Yudha mendengarkan ucapan adiknya dalam diam. Mencoba menelaah kepribadian Sarah yang
lain, namun nihil. Dia tidak bisa mengetahui kepribadian Sarah yang sebenarnya.

"Aah ya, aku lupa. Kak Sarah itu paling pinter ngendaliin emosinya. Walaupun dia sedih, dia
akan tersenyum tipis. Kalo dia seneng, ya gitu deh. Dewi nggak bisa menggambarkan
kepribadian kak Sarah. Kak Sarah itu terlalu rumit, nggak bisa di tebak. Udah ah kak, aku mau ke
kamar siap-siap kerja kelompok ke rumah Kevin. Daah." Dewi melambai pada kakaknya.

Yudha tersadar saat adiknya menyebut nama Kevin, seketika Yudha mendapat ide yang brilian.

"Wi, kakak antar deh ke rumah Kevin kalo kamu mau ke rumah Kevin." Yudha menyusul Dewi
ke kamarnya dan mengatakan hal itu.

"Tumben banget kakak baik sama aku. Kakak mau ketemu sama kak Sarah, ya?" Dewi berujar
dengan senyum jahil.

"E..enggak kok. Sekarang ini kan banyak kasus pelecehan. Aku nggak mau di marahin Mama
karena nggak bisa jagain kamu." Yudha seakan mengelak tebakan sang adik yang memang
benar adanya.

"Ya udah deh. Aku siap-siap dulu." Dewi berlalu dari kamar kakaknya.

Yudha tersenyum miring. Akhirnya punya alasan untuk bertemu dengan Sarah.
***

"Kak, bisa nggak tolong buat kue. Temen-temenku mau dateng nih. Ada Dewi juga, loh.
Kemungkinan kak Yudha juga ada loh." Kevin mencoba menarik perhatian sang kakak dengan
mengatakan bahwa Yudha juga akan datang.

"Mungkin dia nggak akan ada deh, dia kan sibuk sama paper-nya yang udah hampir deadline."
Sarah mencoba berasumsi bahwa Yudha tidak akan datang.

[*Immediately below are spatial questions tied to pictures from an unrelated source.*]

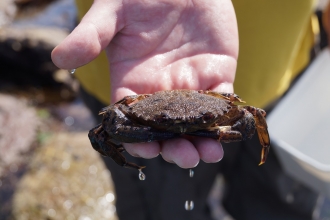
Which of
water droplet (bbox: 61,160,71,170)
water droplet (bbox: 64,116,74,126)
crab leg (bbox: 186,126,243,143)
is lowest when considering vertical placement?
water droplet (bbox: 64,116,74,126)

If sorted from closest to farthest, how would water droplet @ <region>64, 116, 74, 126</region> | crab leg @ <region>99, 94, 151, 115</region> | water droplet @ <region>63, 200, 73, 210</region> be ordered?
crab leg @ <region>99, 94, 151, 115</region>, water droplet @ <region>63, 200, 73, 210</region>, water droplet @ <region>64, 116, 74, 126</region>

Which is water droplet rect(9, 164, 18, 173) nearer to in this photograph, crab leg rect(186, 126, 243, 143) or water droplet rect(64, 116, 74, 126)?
water droplet rect(64, 116, 74, 126)

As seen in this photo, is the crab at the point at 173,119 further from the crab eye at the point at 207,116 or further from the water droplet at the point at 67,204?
the water droplet at the point at 67,204

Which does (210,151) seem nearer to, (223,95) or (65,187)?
(223,95)

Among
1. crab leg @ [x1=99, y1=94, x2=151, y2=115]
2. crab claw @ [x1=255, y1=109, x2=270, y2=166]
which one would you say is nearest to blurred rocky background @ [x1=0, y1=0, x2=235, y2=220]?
crab claw @ [x1=255, y1=109, x2=270, y2=166]

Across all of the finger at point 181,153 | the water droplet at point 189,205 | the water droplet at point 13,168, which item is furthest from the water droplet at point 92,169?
the finger at point 181,153

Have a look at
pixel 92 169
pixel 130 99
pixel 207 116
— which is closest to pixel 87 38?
pixel 130 99

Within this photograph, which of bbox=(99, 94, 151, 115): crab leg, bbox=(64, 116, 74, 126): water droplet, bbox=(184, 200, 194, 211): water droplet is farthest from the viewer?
bbox=(64, 116, 74, 126): water droplet

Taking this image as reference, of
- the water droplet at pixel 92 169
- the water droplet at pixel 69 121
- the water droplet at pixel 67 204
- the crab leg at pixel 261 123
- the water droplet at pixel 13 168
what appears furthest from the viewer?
the water droplet at pixel 69 121
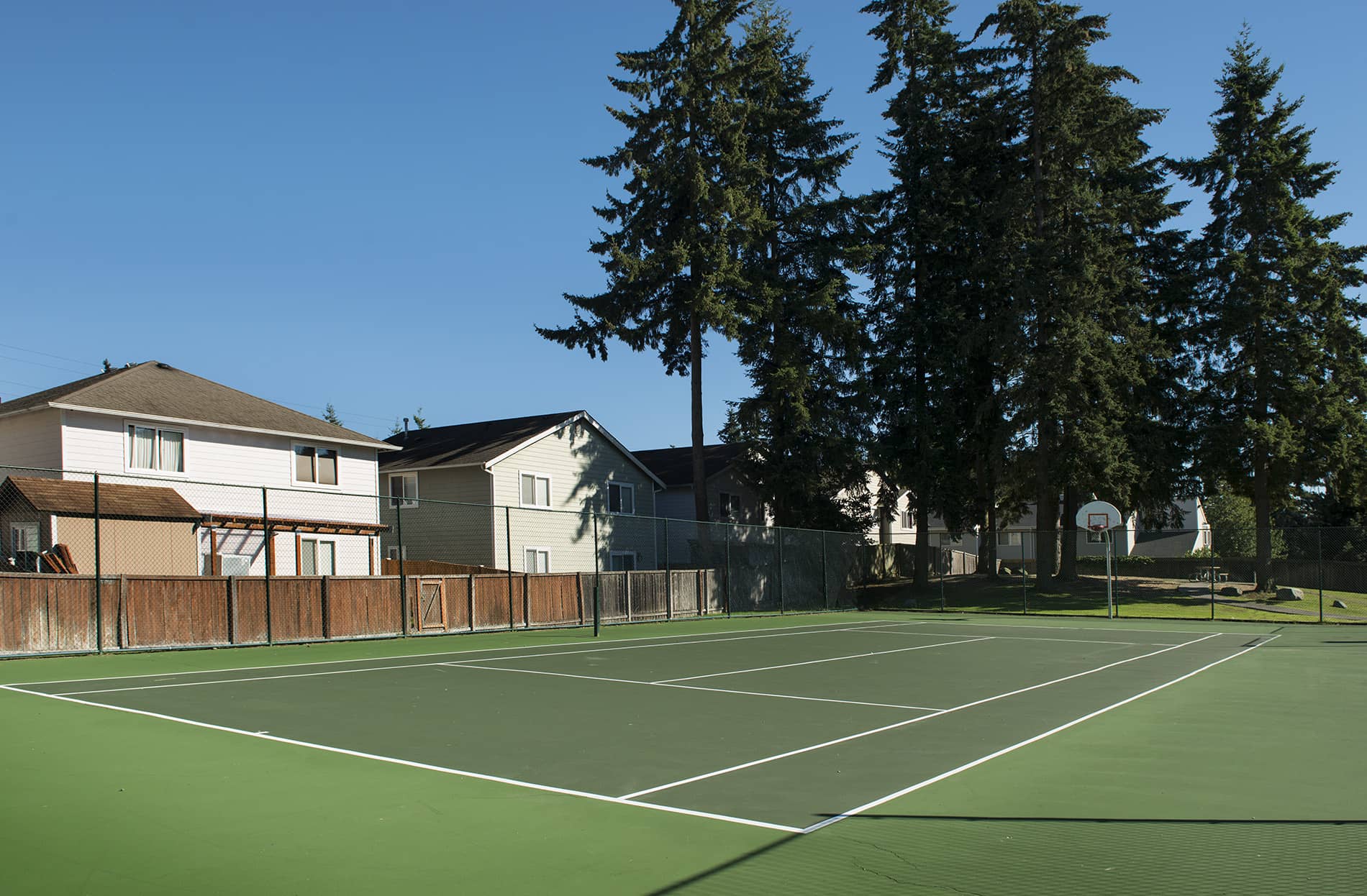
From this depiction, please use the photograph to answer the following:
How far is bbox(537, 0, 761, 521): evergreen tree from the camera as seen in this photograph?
3681cm

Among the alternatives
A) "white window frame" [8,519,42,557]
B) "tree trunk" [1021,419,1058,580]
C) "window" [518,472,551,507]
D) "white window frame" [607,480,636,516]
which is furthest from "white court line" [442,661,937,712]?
"tree trunk" [1021,419,1058,580]

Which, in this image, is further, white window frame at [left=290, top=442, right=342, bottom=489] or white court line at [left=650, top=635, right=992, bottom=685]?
white window frame at [left=290, top=442, right=342, bottom=489]

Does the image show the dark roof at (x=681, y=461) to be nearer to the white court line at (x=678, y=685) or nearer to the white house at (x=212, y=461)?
the white house at (x=212, y=461)

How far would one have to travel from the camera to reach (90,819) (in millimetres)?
5625

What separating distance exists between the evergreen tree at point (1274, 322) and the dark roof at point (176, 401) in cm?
3044

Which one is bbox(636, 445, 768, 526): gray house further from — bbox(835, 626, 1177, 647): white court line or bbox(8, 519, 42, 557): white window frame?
bbox(8, 519, 42, 557): white window frame

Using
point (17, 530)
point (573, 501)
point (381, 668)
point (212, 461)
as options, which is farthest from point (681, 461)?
point (381, 668)

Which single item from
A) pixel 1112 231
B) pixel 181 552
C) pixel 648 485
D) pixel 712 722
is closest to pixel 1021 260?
pixel 1112 231

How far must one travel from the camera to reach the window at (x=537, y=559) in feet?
117

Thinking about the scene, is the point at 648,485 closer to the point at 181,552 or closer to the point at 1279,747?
the point at 181,552

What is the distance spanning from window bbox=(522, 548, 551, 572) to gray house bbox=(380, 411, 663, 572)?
38 mm

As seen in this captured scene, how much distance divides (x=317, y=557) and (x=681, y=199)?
18077mm

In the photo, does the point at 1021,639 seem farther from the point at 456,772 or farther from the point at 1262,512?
the point at 1262,512

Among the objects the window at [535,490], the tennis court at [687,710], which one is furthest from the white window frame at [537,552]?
the tennis court at [687,710]
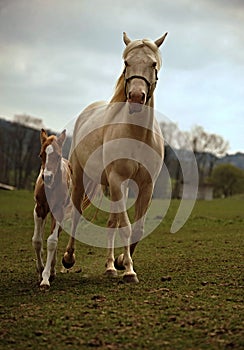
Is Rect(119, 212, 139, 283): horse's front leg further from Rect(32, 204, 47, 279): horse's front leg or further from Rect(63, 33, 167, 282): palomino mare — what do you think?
Rect(32, 204, 47, 279): horse's front leg

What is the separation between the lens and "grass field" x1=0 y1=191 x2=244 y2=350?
433cm

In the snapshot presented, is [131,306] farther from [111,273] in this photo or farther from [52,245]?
[111,273]

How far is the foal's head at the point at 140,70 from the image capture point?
6551 millimetres

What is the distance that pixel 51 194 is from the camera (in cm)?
687

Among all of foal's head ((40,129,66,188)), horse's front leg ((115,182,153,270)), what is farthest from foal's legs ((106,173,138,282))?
foal's head ((40,129,66,188))

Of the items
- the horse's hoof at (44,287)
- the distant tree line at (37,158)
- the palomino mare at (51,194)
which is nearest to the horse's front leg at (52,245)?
the palomino mare at (51,194)

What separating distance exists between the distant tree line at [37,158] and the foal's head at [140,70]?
4993 centimetres

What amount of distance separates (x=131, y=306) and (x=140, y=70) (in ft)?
9.77

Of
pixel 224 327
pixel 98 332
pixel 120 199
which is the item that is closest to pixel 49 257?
pixel 120 199

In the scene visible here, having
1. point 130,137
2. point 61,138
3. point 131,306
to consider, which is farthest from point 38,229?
point 131,306

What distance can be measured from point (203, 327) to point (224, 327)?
7.3 inches

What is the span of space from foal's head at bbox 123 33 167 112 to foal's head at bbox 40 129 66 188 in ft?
3.35

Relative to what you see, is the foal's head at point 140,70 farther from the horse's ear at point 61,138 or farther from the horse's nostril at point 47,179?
the horse's nostril at point 47,179

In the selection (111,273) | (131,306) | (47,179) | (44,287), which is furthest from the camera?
(111,273)
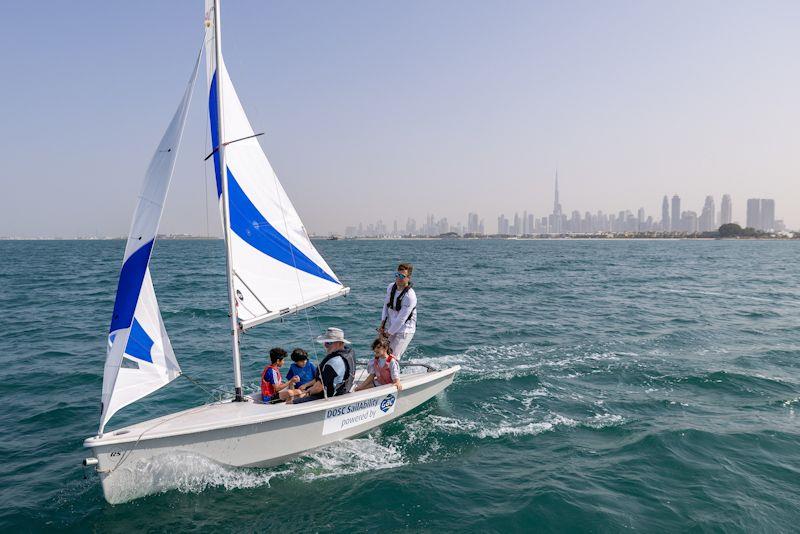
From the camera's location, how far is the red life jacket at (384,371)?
933 cm

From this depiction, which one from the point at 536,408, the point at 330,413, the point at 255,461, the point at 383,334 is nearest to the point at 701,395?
the point at 536,408

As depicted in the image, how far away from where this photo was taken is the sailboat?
22.6 ft

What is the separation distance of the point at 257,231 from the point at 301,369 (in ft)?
8.52

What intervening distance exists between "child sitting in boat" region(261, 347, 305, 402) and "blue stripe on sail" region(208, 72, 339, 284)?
190 cm

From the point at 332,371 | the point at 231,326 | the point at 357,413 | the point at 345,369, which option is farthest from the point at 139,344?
the point at 357,413

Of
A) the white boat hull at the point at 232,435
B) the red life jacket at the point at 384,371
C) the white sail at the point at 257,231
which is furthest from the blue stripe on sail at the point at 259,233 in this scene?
the white boat hull at the point at 232,435

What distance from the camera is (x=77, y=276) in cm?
4147

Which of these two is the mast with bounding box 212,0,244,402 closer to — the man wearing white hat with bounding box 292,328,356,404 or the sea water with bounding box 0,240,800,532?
the man wearing white hat with bounding box 292,328,356,404

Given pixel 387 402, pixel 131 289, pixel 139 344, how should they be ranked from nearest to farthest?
pixel 131 289 < pixel 139 344 < pixel 387 402

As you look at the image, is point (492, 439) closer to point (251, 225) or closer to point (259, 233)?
point (259, 233)

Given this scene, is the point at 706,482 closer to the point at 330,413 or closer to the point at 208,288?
the point at 330,413

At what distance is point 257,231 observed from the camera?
906 cm

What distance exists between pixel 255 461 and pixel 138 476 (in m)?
1.61

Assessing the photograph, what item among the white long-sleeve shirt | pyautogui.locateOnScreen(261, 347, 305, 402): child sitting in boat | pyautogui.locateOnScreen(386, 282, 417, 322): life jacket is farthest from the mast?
pyautogui.locateOnScreen(386, 282, 417, 322): life jacket
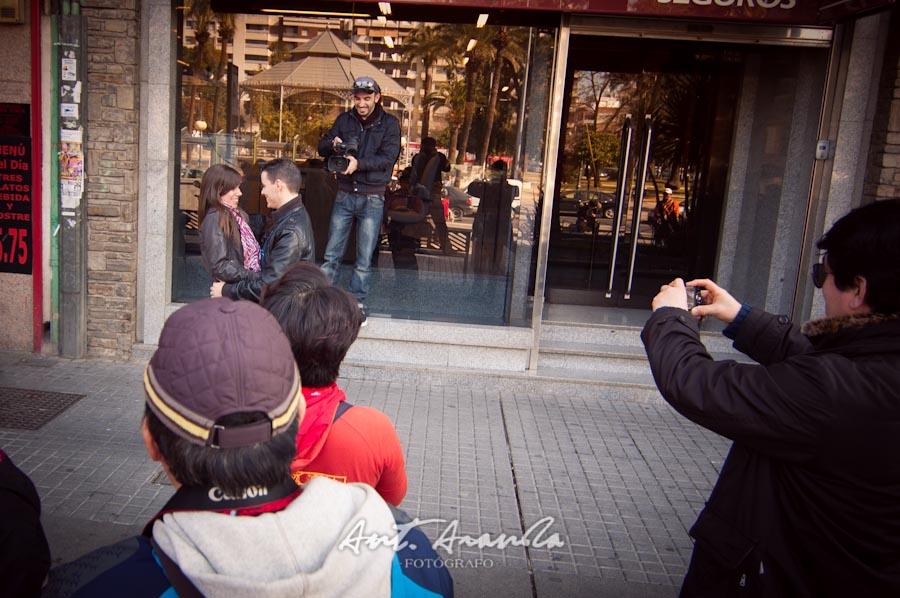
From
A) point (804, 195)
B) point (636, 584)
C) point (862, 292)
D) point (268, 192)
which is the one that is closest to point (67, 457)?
point (268, 192)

Kevin hanya mengendikkan bahu dan berlalu. Namun saat di ambang pintu dia berujar,

"Kak, kuenya jangan lupa ya? Aku bakalan marah loh sama kakak kalo nggak buatin kuenya."
Kevin menatap kakaknya horor.

Sarah hanya mengangguk pasrah, tidak bisa menolak permintaan adiknya tersebut. Kemudian
ia beranjak untuk menuju dapur, bersiap membuat kue.

"Kev, temen-temenmu kapan dateng?" Sarah berteriak dari arah dapur.

Kevin balas berteriak kalau teman-temannya akan datang sekitar 30 menit lagi. Sarah hanya
bisa menggeleng mendengar adiknya berteriak seperti orang gila.

"Ya Tuhan, aku bisa gila kalo seperti ini terus." keluh Sarah saat membuat adonan kue.